À l’âge de 11 ans, une entraîneuse locale l’a vue nager et l’a initiée au sport de compétition. Un an plus tard, elle proposait à Aurélie de tenter de se qualifier pour les Jeux paralympiques.

La jeune nageuse a adoré. « En juin 2009, je connaissais à peine le sport ; en mars 2010, j’étais rendue au Texas à faire les qualifications pour l’équipe nationale. Ç’a été très vite », résume-t-elle.

La nageuse a participé à ses premiers Jeux paralympiques à Londres en 2012, alors qu’elle était âgée de 16 ans. Elle y a gagné une médaille d’argent.

Elle a été décorée de sept médailles aux Championnats para-pan-pacifiques de Cairns, en 2018. En 2019, elle a raflé cinq médailles aux Championnats du monde de paranatation de Londres, soit deux d’or, une d’argent et deux de bronze.

PHOTO ANDRÉ PICHETTE, ARCHIVES LA PRESSE

Les nageurs Valérie Grand’Maison, Benoît Huot et Aurélie Rivard à leur retour des Jeux paralympiques de Londres, en août 2012

En septembre 2020, Aurélie Rivard a été sacrée athlète féminine de l’année au niveau international au 47e gala Sports Québec.

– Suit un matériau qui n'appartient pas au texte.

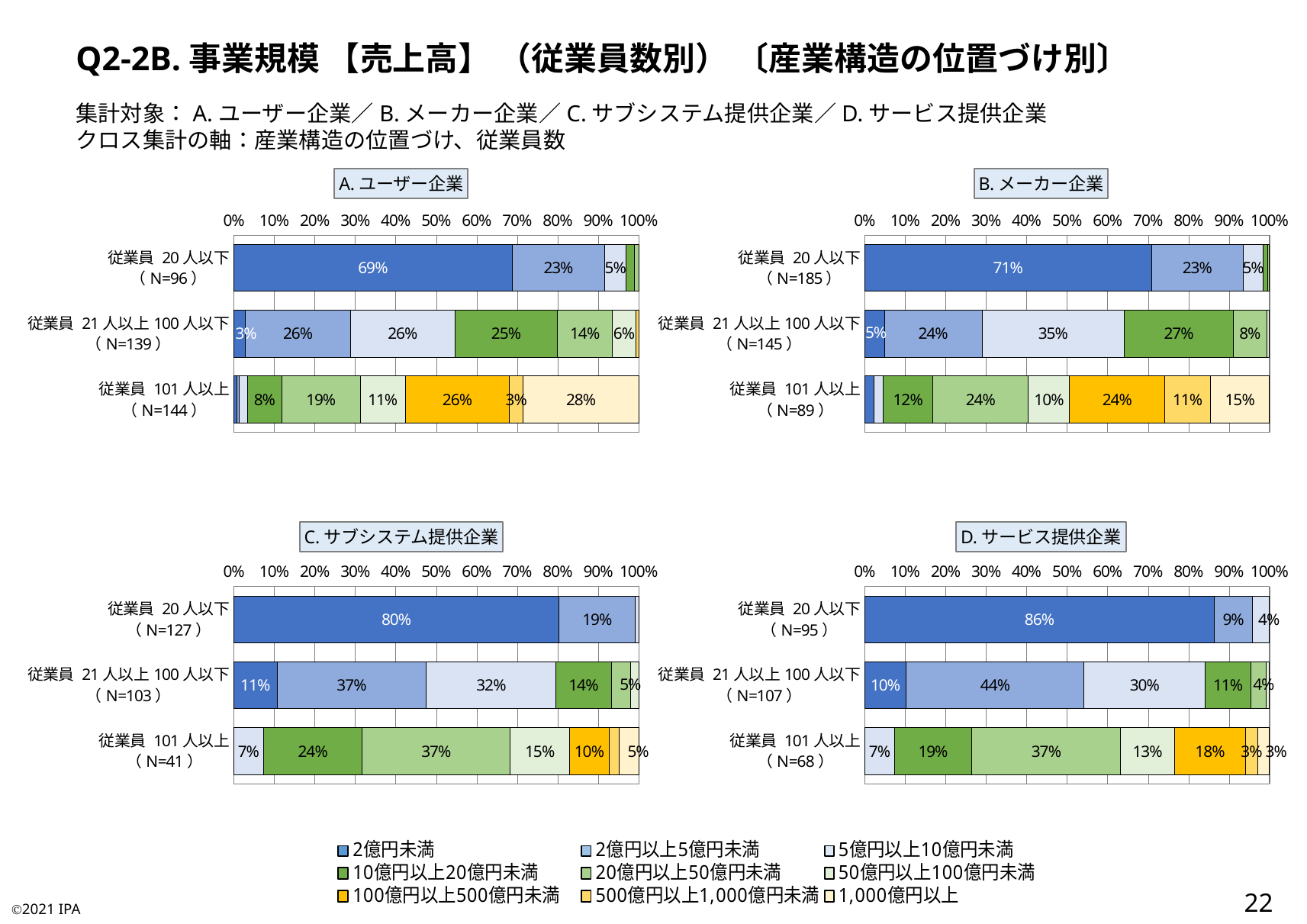
What kind of chart is used on this slide? Stacked bar chart In the D. サービス提供企業 chart, what is the share of 100億円以上500億円未満 for 従業員 101人以上? 18% In the D. サービス提供企業 chart, what is the share of 2億円未満 for 従業員 20人以下? 86% In the C. サブシステム提供企業 chart, what is the share of 20億円以上50億円未満 for 従業員 101人以上? 37% How many employee-size categories does each chart show? 3 In the B. メーカー企業 chart, which is larger for 従業員 101人以上: the 10億円以上20億円未満 share or the 20億円以上50億円未満 share? 20億円以上50億円未満 How many revenue bands does the legend list? 9 In the B. メーカー企業 chart, what is the share of 5億円以上10億円未満 for 従業員 21人以上100人以下? 35% What is the sample size (N) for 従業員 101人以上 in the C. サブシステム提供企業 chart? 41 Which chart shows the larger 2億円未満 share for 従業員 20人以下: C. サブシステム提供企業 or D. サービス提供企業? D. サービス提供企業 In the A. ユーザー企業 chart, what is the share of 2億円未満 for 従業員 20人以下? 69% In the A. ユーザー企業 chart, what is the difference between the 1,000億円以上 share and the 100億円以上500億円未満 share for 従業員 101人以上? 2%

La nageuse a un handicap de la main gauche du nom d’agénésie. C’est-à-dire que sa main ne s’est pas complètement formée dès son stade embryonnaire. Elle a vu un modèle dans le nageur Benoît Huot, qui est aujourd’hui son ami.

En toute humilité, elle croit que la visibilité des Jeux paralympiques constitue un meilleur moyen de se faire connaître, et qu’ainsi, un jeune puisse éventuellement s’identifier à elle.

« Si je peux faire ça pour un jeune, parce que je sais à quel point ça change la donne, ce serait le fun », conclut Aurélie Rivard.